▶ [Page text]
-=-=-=-=-
Compliance requires lots of mid-course corrections. Those corrections are based on constant feedback that’s honest and accurate. That’s why attempts to impede feedback and complaints are always bad for compliance. And yet, confidentiality agreements (in their many different forms) are everywhere.
The SEC has exposed how companies misuse confidentiality agreements. In a startling string of enforcement actions, the agency sued companies for violating 2010’s Dodd-Frank Act. Rule 21F-17 of Dodd-Frank makes it unlawful for anyone to take “any action to impede an individual from communicating directly with the [SEC] staff about a possible securities law violation.”
According to the SEC . . .
- BlackRock Inc. forced more than a thousand exiting employees to waive their ability to obtain whistleblower awards.
-=-=-=-=-
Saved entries

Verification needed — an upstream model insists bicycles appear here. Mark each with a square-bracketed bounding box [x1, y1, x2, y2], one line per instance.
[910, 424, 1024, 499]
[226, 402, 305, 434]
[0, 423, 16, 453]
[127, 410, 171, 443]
-=-=-=-=-
▶ [What you need to do]
[a] Translate this sentence from the text about confidentiality agreements into Spanish: "That’s why attempts to impede feedback and complaints are always bad for compliance."
[b] Carry on with the text about confidentiality agreements from where it stops.
The entries are not needed for the tasks.

▶ [Answers provided]
[a] Por eso, los intentos de obstaculizar la retroalimentación y las quejas siempre son perjudiciales para el cumplimiento normativo.

[b]
- SandRidge Energy Inc. put language in a whistleblower’s separation agreement that prohibited the whistleblower from participating in any government investigation or disclosing information potentially harmful or embarrassing to the company.
- NeuStar Inc. used severance agreements that impeded 246 departing employees from communicating information to the SEC.
- Anheuser-Busch InBev used a separation agreement to stop an employee from continuing to voluntarily communicate with the SEC about potential FCPA violations.
- Health Net Inc. and Blue Linx Holdings required departing employees to waive their right to recover money from any whistleblower claims they filed with the SEC.